Now, after a remarkable career she teaches play and screen writing at Northwestern University and is marking her sixth collaboration with the Goodman Theatre in a decade. Her play,  “A True History of the Johnstown Flood,” runs at the Goodman through April 18.

It is set against the backdrop of an actual event in 1889 in Pennsylvania when a broken dam left 2,200 persons dead. Disaster relief efforts fell to the newly established American Red Cross, led by its founder Clara Barton, who was known as the “Angel of the Battlefield” for her work as a nurse during the Civil War.

The effects of the flood were far more devastating than Hurricane Katrina in 2005, but Gilman found parallels between them. Her play explores whether it was a natural disaster or man-made greed that caused the fatal flood, and if the latter, who was responsible.

“Despite the title, my play is a work of fiction,” Gilman said. “I wanted to view the events through the eyes of artists.” So she created a group of players called the Baxter Family Theater Troupe.  “They are three children of theatrical parents, two brothers and a sister, trying to continue their parents success,” she explained, “but they don’t have a very easy time of it.”

Gilman came to the notice of Goodman in 1998 when one of her earliest plays,  “The Glory of Living,” was presented by the Circle Theater in Forest Park, Illinois. It won a Jeff Citation and was subsequently presented in London and finally in New York City, where it became a finalist for the 2001 Pulitzer Prize.

That success led to a commission from Goodman and Gilman’s  creation of  “Spinning Into Butter,” a play about race relations on a northern college campus that became a 2007 movie, starring Sarah Jessica Parker, Miranda Richardson, and Beau Bridges.

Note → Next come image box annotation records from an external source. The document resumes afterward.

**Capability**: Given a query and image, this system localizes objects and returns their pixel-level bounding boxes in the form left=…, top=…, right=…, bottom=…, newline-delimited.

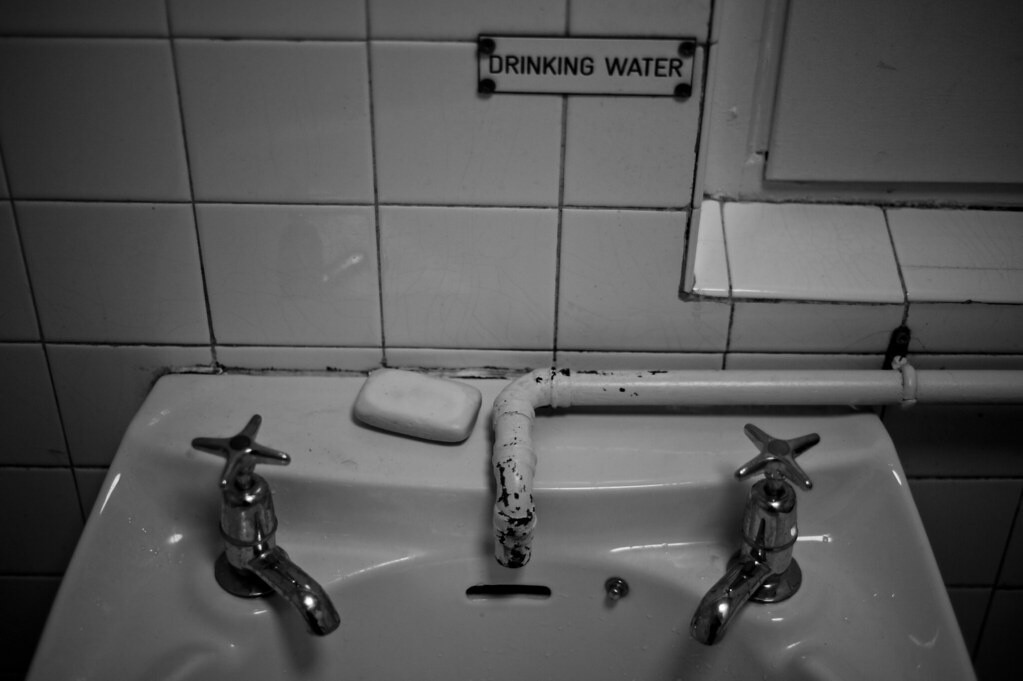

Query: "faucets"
left=689, top=422, right=821, bottom=647
left=191, top=413, right=342, bottom=638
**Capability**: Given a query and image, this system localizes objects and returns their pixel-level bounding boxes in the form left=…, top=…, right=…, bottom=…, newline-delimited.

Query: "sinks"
left=170, top=548, right=837, bottom=681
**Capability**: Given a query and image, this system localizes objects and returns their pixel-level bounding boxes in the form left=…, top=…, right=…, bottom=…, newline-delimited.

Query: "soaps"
left=352, top=367, right=483, bottom=444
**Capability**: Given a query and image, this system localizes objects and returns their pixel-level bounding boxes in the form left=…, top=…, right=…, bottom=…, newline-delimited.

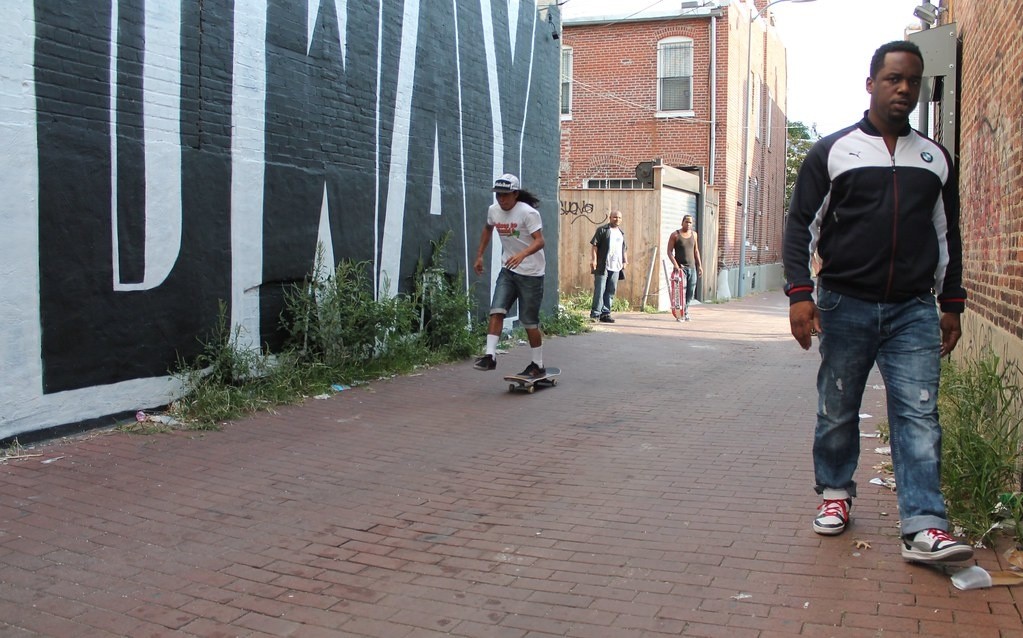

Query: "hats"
left=490, top=174, right=520, bottom=194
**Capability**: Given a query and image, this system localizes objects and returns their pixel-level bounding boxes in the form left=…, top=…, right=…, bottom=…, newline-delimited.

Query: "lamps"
left=913, top=2, right=948, bottom=26
left=548, top=13, right=560, bottom=39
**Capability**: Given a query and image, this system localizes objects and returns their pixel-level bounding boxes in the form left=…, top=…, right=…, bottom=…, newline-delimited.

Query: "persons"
left=474, top=173, right=547, bottom=378
left=780, top=42, right=975, bottom=563
left=667, top=215, right=703, bottom=323
left=590, top=211, right=629, bottom=323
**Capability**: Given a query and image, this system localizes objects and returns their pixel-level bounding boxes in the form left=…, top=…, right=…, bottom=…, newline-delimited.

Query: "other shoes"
left=677, top=315, right=691, bottom=322
left=590, top=315, right=599, bottom=323
left=600, top=314, right=614, bottom=323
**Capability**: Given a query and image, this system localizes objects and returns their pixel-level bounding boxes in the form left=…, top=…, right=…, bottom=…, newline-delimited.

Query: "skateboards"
left=504, top=367, right=562, bottom=392
left=670, top=269, right=685, bottom=319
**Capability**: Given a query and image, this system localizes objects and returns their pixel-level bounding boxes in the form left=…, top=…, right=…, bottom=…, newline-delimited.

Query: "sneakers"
left=474, top=354, right=497, bottom=371
left=901, top=529, right=973, bottom=563
left=517, top=361, right=546, bottom=379
left=813, top=486, right=852, bottom=536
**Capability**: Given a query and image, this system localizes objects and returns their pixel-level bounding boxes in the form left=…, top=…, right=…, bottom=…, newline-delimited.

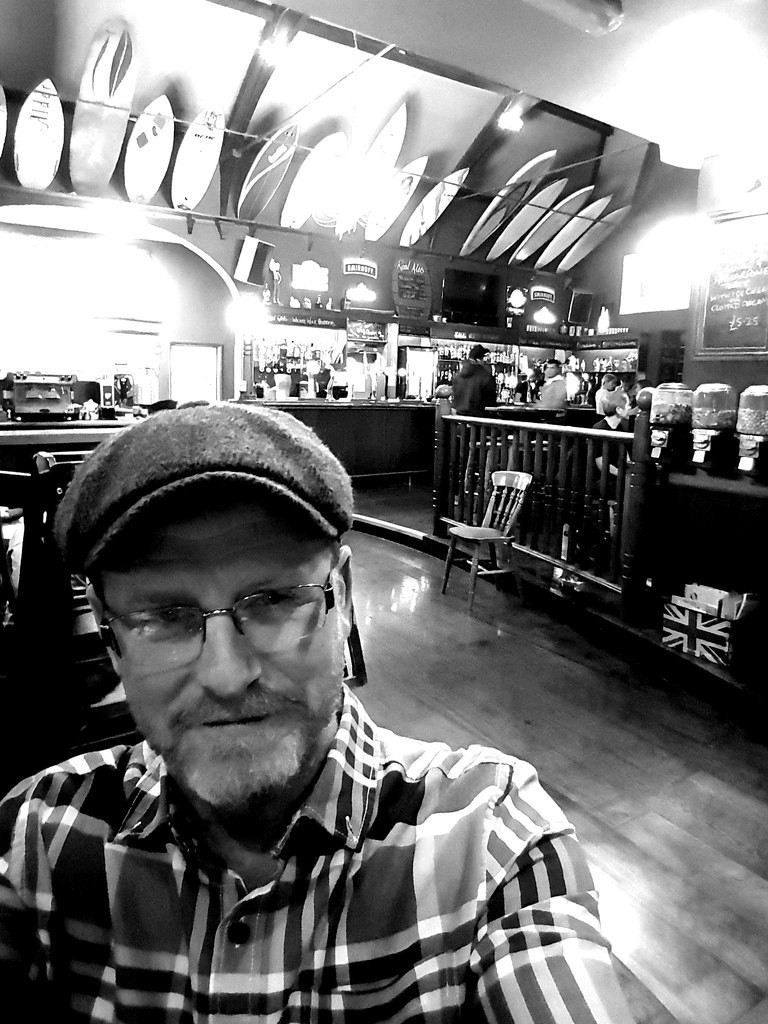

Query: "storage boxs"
left=662, top=600, right=765, bottom=666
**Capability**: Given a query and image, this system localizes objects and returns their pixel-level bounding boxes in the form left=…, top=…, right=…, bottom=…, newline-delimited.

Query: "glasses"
left=98, top=567, right=333, bottom=671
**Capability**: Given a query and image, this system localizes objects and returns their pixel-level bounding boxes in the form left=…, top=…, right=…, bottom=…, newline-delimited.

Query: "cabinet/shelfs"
left=430, top=337, right=518, bottom=401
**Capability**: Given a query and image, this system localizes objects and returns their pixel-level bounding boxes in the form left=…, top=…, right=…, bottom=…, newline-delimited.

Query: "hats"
left=469, top=345, right=490, bottom=360
left=53, top=401, right=354, bottom=572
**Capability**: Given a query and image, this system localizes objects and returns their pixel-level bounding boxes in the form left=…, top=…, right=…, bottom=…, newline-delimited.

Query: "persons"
left=451, top=344, right=654, bottom=501
left=0, top=405, right=635, bottom=1023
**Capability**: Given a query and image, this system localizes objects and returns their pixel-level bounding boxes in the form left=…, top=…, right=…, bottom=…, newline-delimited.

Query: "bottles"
left=592, top=356, right=627, bottom=372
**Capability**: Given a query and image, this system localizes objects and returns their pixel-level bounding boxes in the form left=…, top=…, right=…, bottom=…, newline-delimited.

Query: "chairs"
left=442, top=471, right=532, bottom=614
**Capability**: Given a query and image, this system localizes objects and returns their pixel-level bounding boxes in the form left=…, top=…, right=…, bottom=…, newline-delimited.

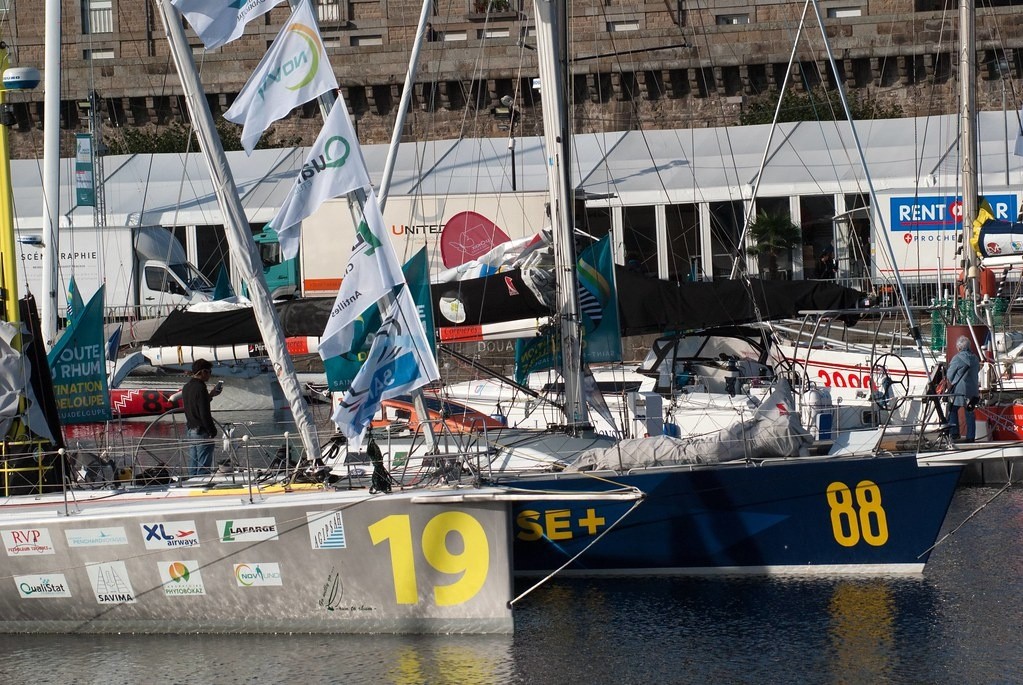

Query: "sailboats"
left=280, top=0, right=1023, bottom=579
left=4, top=0, right=640, bottom=633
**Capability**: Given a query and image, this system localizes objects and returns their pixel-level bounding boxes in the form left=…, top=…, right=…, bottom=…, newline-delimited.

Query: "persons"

Gilman grew up in Alabama. “The heart of Dixie,” she said. Her college years, however, were spent north of the Mason-Dixon line. After attending Middlebury, she graduated from Birmingham-Southern College in 1987 and earned two master’s degrees from the University of Virginia and the University of Iowa.

What was the subject of that first play she wrote in college, which set her career on its award-winning trajectory? “It was called ‘Always Open,'” she said, laughing. “It was set in a Denny’s restaurant where a bunch of employees of Krispy Kreme Doughnuts next door meet and talk about killing their manager.

“Then one of them really does it. The play goes on to explore the culpability of the others who plotted with him.”

Gilman settled in Chicago in 1994 after graduating from the writers’ program in Iowa and eventually joined the Northwestern faculty.

“From Iowa, we all gravitated toward Chicago,” she said, “and now I’m stuck here. It’s a great place for theater.”